Print the lines below exactly, beginning with the one that contains "6509 | Балансовый" and stopping after the last line.

Collected data:

____________

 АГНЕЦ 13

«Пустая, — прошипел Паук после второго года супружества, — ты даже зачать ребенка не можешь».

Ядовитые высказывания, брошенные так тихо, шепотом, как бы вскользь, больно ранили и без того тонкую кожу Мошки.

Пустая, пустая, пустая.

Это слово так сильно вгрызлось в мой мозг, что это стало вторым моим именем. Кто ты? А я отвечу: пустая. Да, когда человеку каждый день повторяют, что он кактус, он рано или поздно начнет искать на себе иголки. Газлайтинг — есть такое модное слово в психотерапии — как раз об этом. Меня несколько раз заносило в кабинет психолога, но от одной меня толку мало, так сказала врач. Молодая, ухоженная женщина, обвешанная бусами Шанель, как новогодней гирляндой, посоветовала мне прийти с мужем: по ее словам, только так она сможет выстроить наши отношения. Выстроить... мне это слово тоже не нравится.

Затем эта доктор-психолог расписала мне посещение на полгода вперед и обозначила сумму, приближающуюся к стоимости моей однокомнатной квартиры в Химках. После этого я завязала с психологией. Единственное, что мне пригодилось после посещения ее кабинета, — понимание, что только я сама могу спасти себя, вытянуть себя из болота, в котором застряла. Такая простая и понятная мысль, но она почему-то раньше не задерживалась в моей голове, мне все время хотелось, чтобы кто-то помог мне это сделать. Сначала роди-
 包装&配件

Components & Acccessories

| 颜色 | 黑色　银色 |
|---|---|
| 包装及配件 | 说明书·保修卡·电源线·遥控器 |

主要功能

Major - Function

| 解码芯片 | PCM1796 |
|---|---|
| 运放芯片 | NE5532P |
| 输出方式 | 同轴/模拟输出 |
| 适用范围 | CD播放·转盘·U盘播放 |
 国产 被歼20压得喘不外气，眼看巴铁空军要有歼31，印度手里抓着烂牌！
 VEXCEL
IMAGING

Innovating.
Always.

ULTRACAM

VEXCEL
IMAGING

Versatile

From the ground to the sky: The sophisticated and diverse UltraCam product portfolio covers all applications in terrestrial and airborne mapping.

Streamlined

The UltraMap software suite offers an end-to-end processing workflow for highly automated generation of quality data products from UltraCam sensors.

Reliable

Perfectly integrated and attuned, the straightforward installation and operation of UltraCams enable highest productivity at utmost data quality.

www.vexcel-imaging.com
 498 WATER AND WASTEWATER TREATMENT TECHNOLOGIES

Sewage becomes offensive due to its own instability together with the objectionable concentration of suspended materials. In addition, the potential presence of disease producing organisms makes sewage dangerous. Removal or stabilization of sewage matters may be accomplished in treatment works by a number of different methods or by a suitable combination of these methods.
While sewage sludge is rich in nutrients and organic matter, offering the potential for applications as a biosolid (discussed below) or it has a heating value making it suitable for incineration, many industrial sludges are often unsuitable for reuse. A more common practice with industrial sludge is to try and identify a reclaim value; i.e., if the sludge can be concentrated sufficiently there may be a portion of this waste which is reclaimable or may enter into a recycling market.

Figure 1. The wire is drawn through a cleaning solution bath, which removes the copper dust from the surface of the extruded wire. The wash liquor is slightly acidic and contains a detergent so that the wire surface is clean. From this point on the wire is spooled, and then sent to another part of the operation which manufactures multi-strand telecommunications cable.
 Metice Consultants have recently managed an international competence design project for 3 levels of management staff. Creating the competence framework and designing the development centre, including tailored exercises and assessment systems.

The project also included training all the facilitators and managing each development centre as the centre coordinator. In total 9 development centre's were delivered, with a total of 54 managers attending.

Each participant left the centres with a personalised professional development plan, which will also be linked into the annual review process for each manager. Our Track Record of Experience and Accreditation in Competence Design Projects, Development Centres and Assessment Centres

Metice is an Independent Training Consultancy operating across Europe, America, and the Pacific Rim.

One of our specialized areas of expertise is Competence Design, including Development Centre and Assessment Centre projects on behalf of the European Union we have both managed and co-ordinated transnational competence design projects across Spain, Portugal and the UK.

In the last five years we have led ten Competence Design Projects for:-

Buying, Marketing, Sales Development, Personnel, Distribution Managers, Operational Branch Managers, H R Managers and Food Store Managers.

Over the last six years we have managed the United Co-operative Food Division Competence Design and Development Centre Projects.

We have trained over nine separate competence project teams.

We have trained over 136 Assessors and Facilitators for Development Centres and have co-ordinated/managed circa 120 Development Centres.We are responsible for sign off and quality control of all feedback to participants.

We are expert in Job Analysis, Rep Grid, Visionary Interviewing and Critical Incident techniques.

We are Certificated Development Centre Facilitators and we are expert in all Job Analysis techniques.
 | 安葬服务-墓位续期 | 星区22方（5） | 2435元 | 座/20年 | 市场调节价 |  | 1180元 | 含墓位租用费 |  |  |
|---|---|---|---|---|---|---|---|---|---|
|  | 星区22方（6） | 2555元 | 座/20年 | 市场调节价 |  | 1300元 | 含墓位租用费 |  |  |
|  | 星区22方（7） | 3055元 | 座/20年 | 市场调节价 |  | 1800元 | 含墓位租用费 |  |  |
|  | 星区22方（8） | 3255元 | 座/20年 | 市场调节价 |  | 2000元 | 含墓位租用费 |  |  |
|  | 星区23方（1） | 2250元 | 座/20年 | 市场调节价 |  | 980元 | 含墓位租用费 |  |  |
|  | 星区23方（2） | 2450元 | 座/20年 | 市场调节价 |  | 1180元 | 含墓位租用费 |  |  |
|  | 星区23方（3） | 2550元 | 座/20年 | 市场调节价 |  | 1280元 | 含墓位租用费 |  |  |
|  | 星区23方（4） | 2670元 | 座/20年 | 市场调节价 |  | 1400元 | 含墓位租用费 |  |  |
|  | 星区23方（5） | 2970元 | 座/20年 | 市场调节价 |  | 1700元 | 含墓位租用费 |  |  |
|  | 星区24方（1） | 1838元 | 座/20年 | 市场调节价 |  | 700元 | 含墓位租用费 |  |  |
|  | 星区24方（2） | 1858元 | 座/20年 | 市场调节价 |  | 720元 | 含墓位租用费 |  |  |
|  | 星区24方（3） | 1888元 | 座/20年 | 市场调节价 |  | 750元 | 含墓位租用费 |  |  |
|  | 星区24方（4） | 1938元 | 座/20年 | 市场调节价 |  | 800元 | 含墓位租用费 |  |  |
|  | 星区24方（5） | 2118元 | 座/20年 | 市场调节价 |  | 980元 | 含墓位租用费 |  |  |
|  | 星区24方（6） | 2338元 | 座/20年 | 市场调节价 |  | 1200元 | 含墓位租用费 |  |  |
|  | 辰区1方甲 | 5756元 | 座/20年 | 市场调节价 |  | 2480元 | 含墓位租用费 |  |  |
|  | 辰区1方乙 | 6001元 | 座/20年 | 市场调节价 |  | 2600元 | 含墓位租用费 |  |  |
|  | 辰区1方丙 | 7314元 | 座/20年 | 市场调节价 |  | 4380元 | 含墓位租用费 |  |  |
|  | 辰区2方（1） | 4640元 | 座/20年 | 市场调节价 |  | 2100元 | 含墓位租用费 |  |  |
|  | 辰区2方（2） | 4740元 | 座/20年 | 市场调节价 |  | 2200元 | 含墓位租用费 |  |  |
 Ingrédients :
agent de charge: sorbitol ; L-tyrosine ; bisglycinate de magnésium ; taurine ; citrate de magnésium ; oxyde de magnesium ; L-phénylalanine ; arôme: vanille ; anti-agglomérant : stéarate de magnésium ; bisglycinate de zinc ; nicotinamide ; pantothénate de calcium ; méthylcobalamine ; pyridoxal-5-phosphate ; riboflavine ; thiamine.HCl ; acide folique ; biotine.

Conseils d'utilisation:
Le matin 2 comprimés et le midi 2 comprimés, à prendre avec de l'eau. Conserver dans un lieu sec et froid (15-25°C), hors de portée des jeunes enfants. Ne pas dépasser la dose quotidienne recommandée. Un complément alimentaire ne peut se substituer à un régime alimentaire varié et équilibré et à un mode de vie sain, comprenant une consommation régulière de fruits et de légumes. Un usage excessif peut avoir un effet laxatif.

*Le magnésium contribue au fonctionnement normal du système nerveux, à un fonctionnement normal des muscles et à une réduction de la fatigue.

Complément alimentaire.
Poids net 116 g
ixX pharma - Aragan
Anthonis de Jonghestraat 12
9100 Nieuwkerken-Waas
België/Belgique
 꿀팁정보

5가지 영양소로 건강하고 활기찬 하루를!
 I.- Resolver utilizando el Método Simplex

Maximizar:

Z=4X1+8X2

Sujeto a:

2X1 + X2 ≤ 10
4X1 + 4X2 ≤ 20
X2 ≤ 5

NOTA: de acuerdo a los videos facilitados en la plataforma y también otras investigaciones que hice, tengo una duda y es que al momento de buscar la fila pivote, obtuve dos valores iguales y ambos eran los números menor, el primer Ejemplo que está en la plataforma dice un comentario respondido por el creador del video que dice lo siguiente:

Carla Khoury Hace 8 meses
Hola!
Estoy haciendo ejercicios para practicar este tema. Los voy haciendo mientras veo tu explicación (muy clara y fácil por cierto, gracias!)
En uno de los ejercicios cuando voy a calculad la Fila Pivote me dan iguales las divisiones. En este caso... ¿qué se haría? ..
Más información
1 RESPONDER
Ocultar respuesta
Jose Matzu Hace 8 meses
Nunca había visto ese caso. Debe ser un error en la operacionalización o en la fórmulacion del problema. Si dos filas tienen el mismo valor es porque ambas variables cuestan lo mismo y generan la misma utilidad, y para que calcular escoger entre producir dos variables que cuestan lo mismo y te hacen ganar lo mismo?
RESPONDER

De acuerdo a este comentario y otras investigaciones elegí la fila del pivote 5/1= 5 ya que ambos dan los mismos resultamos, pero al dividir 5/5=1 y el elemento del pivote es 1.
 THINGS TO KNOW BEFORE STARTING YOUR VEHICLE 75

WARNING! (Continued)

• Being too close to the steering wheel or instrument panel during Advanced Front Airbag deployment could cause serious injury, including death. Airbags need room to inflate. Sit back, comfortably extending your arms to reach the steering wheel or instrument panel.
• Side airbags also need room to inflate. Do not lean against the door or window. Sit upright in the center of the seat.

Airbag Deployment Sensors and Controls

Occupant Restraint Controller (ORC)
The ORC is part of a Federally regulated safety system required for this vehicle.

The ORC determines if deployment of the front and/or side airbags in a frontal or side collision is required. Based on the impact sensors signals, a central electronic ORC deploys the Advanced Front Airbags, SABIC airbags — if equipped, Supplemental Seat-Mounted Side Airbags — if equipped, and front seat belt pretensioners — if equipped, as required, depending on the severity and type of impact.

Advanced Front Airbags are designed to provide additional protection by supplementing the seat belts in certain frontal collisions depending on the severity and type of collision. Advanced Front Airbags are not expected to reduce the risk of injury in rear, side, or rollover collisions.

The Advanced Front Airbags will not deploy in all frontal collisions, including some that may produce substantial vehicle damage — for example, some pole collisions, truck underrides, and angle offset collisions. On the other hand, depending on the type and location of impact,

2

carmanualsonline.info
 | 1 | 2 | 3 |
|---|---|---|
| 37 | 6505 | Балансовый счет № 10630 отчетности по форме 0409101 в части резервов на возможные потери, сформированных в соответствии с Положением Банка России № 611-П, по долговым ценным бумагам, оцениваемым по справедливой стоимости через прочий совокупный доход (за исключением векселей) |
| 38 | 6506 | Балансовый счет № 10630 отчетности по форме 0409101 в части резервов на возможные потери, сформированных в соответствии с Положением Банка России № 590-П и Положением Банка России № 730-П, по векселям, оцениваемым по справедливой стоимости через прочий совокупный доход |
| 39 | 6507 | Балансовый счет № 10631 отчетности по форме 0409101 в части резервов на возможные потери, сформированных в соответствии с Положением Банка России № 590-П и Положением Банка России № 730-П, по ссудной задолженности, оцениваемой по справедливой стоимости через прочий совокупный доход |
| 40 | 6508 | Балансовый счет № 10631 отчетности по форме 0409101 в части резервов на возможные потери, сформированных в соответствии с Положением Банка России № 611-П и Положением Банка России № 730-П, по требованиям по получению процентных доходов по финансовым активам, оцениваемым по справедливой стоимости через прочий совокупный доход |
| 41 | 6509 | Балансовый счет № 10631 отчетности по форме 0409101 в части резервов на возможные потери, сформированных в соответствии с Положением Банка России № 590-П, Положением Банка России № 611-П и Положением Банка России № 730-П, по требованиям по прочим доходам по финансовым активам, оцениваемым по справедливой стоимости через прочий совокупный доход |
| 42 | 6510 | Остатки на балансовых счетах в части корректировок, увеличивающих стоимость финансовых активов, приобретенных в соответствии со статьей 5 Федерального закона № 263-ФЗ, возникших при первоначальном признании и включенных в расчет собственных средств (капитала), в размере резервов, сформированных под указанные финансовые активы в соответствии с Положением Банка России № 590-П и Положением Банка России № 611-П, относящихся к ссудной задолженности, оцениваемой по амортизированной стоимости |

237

____________

:: EXERCISE RESULT ::
| 41 | 6509 | Балансовый счет № 10631 отчетности по форме 0409101 в части резервов на возможные потери, сформированных в соответствии с Положением Банка России № 590-П, Положением Банка России № 611-П и Положением Банка России № 730-П, по требованиям по прочим доходам по финансовым активам, оцениваемым по справедливой стоимости через прочий совокупный доход |
| 42 | 6510 | Остатки на балансовых счетах в части корректировок, увеличивающих стоимость финансовых активов, приобретенных в соответствии со статьей 5 Федерального закона № 263-ФЗ, возникших при первоначальном признании и включенных в расчет собственных средств (капитала), в размере резервов, сформированных под указанные финансовые активы в соответствии с Положением Банка России № 590-П и Положением Банка России № 611-П, относящихся к ссудной задолженности, оцениваемой по амортизированной стоимости |

237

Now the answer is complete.